This value is as close to the correct value of 29.530589 days as it is possible for a value to come that is rounded off to whole parts (1/18 minute). The discrepancy makes the molad interval about 0.6 seconds too long. Put another way, if the molad is taken as the time of mean conjunction at some reference meridian, then this reference meridian is drifting slowly eastward. If this drift of the reference meridian is traced back to the mid-4th century CE, the traditional date of the introduction of the fixed calendar, then it is found to correspond to a longitude midway between the Nile and the end of the Euphrates. The modern molad moments match the mean solar times of the lunar conjunction moments near the meridian of Kandahar, Afghanistan, more than 30° east of Jerusalem. Furthermore, due to the eccentricity of Earth's orbit, series of shorter lunations alternate with series of longer lunations. Consequently the actual lunar conjunction moments can range from 12 hours earlier than to 16 hours later than the molad moment, in terms of Jerusalem mean solar time.

Furthermore, the discrepancy between the molad interval and the mean synodic month is accumulating at an accelerating rate, since the mean synodic month is progressively shortening due to gravitational tidal effects. Measured on a strictly uniform time scale, such as that provided by an atomic clock, the mean synodic month is becoming gradually longer, but since the tides slow Earth's rotation rate even more, the mean synodic month is becoming gradually shorter in terms of mean solar time.
^^^^
■ Instructions
**1.** According to the molad passage, by about how much is the molad interval too long?
**2.** Write out the stretch of the molad passage from "Furthermore, the discrepancy" through "of mean solar time.".
^^^^
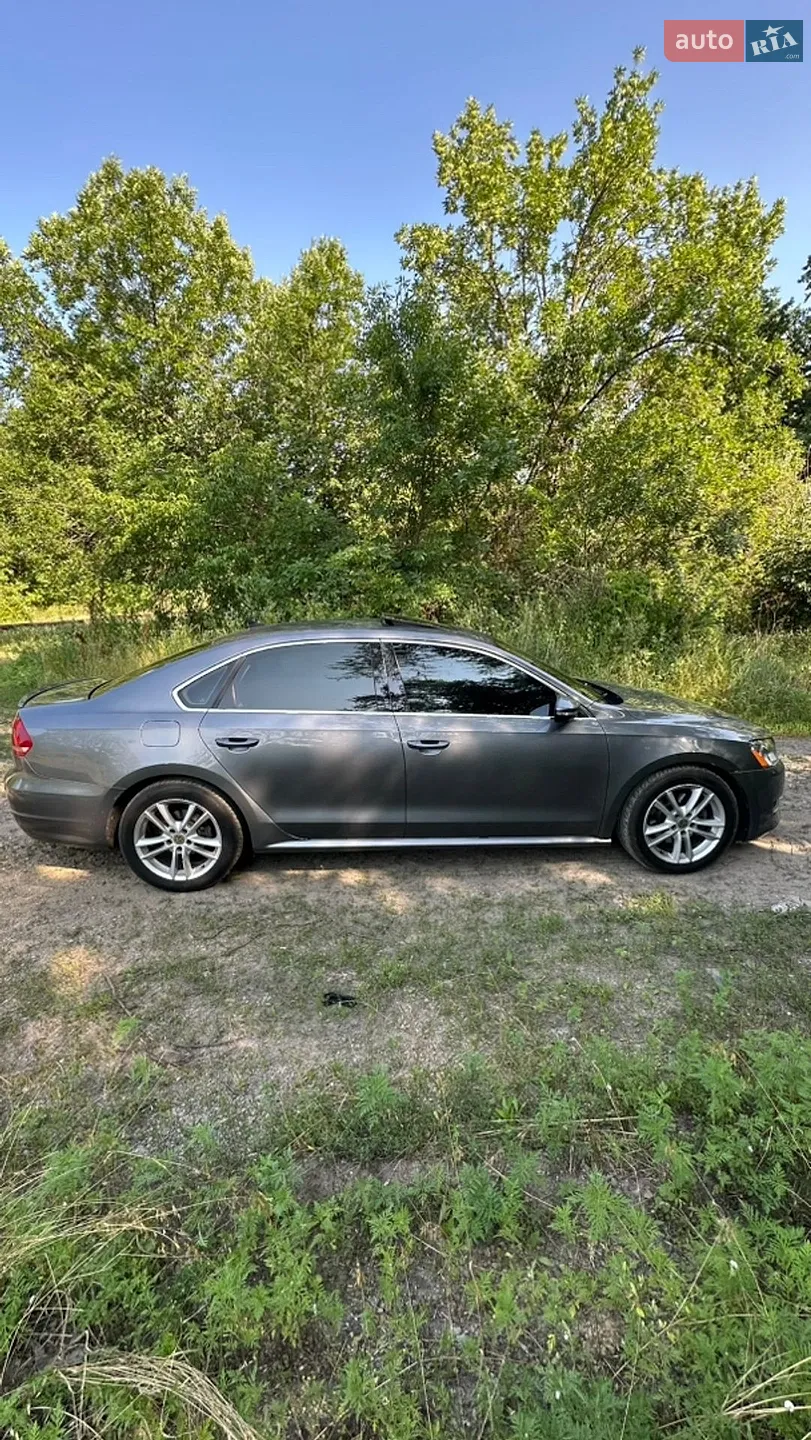 2012 Volkswagen Passat - мініатюра 16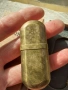 Стара колекционерска бензинова запалка Brass №5, снимка 3
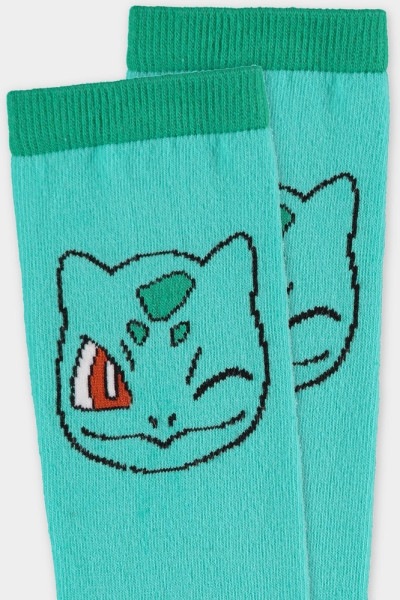 Pokémon - Bulbasaur Knee High Socks (1 Pack) Multicolor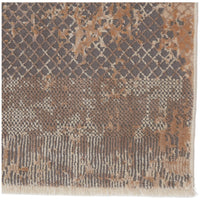 Jaipur Vienne Ezri Tribal Abstract Gray Tan VNE11 Rug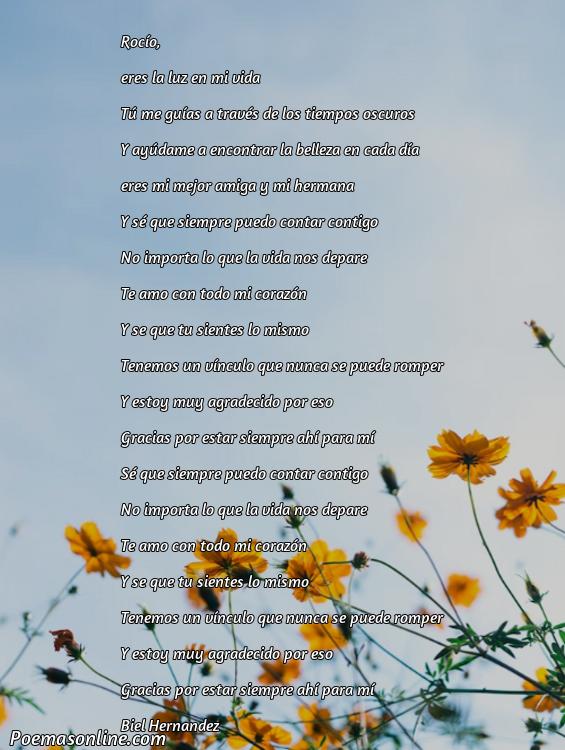 5 Poemas para Rocio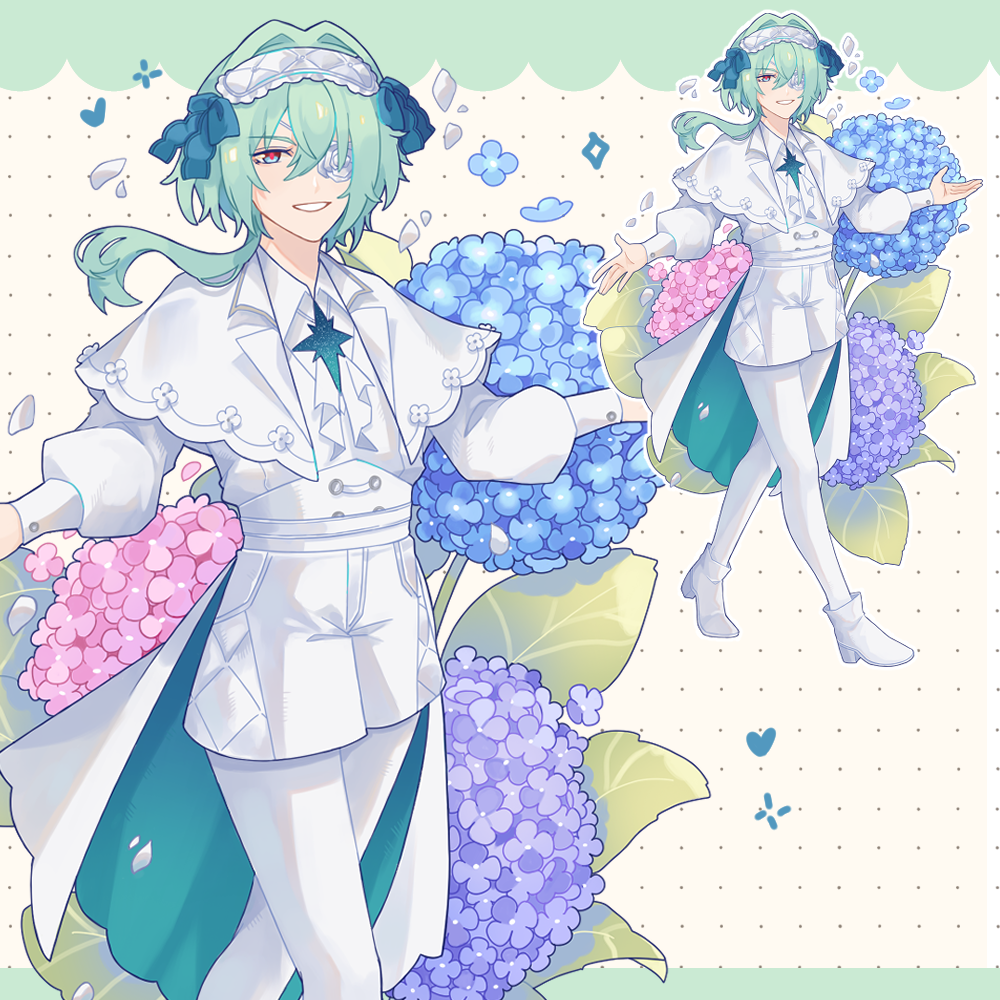 [PREORDER] Acrylic Standee - White Collection Anaxa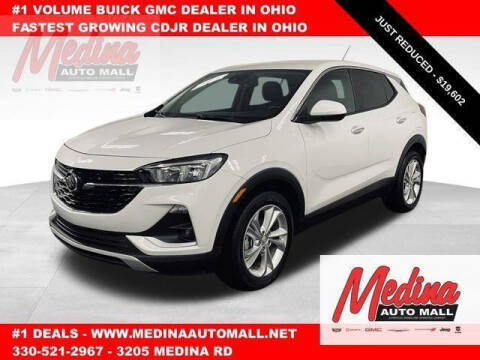 2021 Buick Encore GX for sale at Medina Auto Mall in Medina OH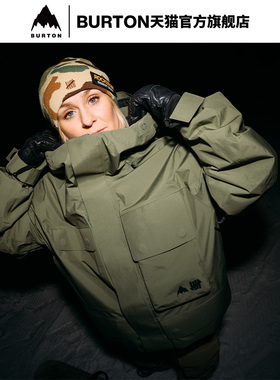 BURTON X UNDEFEATED联名款男女GORETEX 2L雪服雪裤310061/310071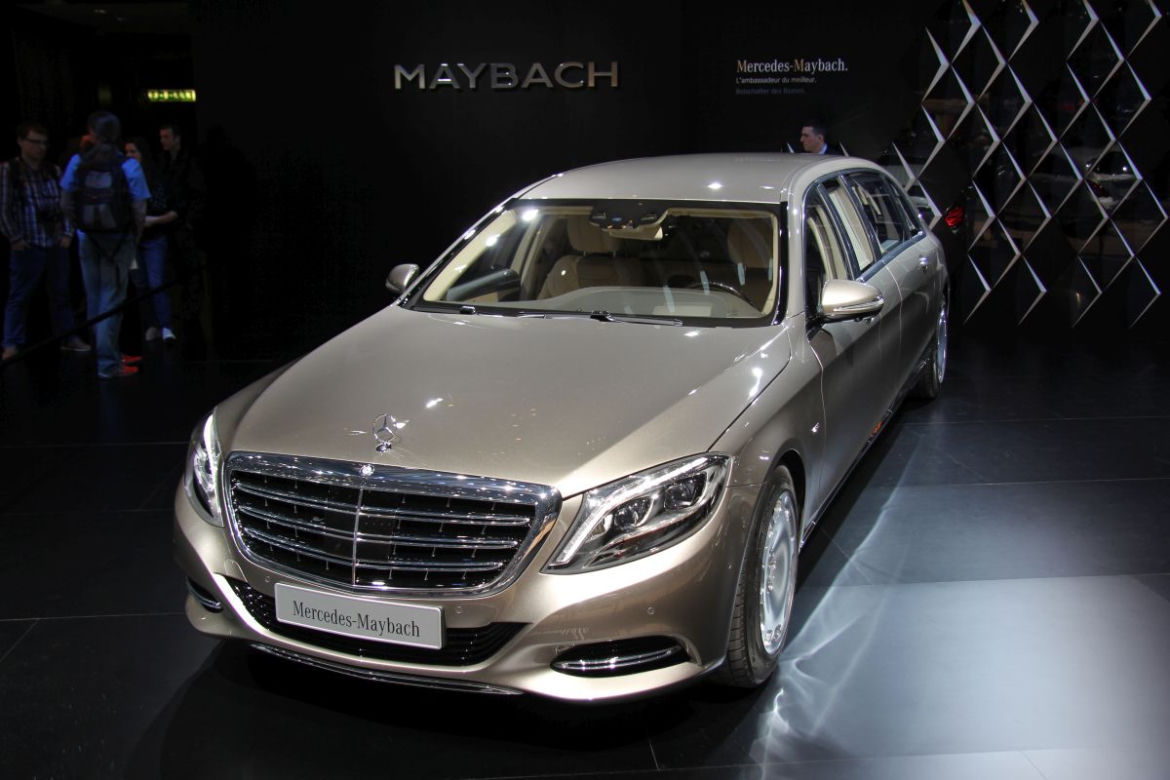 Mercedes-Maybach Pullman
^^^^
■ Responses
**1.** About 0.6 seconds.

**2.**
Furthermore, the discrepancy between the molad interval and the mean synodic month is accumulating at an accelerating rate, since the mean synodic month is progressively shortening due to gravitational tidal effects. Measured on a strictly uniform time scale, such as that provided by an atomic clock, the mean synodic month is becoming gradually longer, but since the tides slow Earth's rotation rate even more, the mean synodic month is becoming gradually shorter in terms of mean solar time.